The potassium phosphate buffer of the present invention is prepared by the following method (the solvent is exemplified by water for injection):
(1)1mol/L potassium phosphate salt buffer: 13.95g of dipotassium phosphate (anhydrous) and 2.69g of monopotassium phosphate are weighed, and after the dipotassium phosphate and the monopotassium phosphate are completely dissolved by using water for injection, the volume is determined to be 100ml of a volumetric flask, and the obtained solution is the potassium phosphate buffer solution with the concentration of 1 mol/L.
(2)0.6mol/L or less molar concentration <1mol/L potassium phosphate buffer: is prepared by mixing 1mol/L potassium phosphate buffer solution and water for injection according to a proportion. Taking 10ml and 0.6mol/L potassium phosphate buffer solution as an example, 6ml and 1mol/L potassium phosphate buffer solution and 4ml water for injection are measured and mixed uniformly to obtain the potassium phosphate buffer solution with the concentration of 0.6 mol/L.
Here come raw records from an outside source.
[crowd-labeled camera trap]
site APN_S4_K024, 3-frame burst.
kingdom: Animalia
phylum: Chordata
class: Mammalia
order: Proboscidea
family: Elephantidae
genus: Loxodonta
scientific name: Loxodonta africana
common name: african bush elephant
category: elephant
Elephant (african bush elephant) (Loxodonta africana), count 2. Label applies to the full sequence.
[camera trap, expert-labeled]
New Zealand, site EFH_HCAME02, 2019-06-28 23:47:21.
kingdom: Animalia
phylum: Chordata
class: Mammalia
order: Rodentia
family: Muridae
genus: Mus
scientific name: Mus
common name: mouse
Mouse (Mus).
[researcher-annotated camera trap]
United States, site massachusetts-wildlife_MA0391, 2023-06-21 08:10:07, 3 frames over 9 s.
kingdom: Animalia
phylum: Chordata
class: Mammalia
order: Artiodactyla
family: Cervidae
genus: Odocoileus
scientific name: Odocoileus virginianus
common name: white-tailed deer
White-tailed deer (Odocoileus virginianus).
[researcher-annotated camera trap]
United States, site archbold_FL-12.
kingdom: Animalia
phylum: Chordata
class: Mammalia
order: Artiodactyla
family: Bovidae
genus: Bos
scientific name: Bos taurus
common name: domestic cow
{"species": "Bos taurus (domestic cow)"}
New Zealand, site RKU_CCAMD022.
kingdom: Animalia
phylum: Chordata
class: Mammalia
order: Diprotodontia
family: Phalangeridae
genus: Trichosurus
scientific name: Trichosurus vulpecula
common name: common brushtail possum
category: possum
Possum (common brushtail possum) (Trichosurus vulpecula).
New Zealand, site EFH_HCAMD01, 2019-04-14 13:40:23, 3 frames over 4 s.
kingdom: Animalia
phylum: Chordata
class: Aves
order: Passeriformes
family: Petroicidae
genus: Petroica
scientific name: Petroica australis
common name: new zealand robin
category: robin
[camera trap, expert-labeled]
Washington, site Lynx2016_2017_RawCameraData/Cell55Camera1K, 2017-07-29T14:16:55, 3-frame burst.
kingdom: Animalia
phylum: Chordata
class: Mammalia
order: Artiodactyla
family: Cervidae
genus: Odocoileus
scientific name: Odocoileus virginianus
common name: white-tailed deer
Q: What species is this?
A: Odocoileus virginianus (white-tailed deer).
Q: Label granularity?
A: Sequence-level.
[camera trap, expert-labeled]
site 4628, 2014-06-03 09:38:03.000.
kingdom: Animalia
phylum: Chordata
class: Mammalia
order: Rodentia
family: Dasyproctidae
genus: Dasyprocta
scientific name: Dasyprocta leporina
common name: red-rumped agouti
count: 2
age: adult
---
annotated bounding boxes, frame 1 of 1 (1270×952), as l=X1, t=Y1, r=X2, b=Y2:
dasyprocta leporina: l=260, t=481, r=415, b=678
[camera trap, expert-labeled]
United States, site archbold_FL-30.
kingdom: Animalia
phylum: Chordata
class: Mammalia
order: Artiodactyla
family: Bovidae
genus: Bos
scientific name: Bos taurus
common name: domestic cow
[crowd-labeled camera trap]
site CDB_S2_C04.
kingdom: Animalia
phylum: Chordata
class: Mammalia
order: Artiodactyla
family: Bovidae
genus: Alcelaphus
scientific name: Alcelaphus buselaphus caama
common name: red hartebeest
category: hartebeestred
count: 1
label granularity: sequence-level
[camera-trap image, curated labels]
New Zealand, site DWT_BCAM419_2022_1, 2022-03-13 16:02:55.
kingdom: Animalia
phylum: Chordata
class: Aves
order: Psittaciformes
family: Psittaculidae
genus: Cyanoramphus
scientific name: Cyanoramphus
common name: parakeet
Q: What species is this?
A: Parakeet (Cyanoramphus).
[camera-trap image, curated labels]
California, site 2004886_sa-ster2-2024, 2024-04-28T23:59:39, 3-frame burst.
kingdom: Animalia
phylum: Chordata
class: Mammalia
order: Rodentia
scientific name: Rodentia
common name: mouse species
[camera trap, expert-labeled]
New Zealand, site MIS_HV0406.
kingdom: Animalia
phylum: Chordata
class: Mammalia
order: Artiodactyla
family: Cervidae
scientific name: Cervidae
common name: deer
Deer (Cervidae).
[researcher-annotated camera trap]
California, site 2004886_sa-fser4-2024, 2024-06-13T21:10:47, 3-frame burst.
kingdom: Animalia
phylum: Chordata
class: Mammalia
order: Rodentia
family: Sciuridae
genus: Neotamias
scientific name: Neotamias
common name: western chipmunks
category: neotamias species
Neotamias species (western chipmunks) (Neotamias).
(3)1mol/L < molar concentration ≤ 1.2mol/L potassium phosphate buffer: is prepared by mixing 2mol/L potassium phosphate buffer solution and water for injection according to a proportion. 27.9g of dipotassium phosphate (anhydrous) and 5.39g of monopotassium phosphate are weighed, and after the dipotassium phosphate and the monopotassium phosphate are completely dissolved by using water for injection, the volume is determined to be 100ml of a volumetric flask, and the obtained solution is 2mol/L potassium phosphate buffer solution. Taking 10ml of 1.2mol/L potassium phosphate buffer solution as an example, 6ml of 2mol/L potassium phosphate buffer solution and 4ml of water for injection are measured and mixed uniformly to obtain 1.2mol/L potassium phosphate buffer solution.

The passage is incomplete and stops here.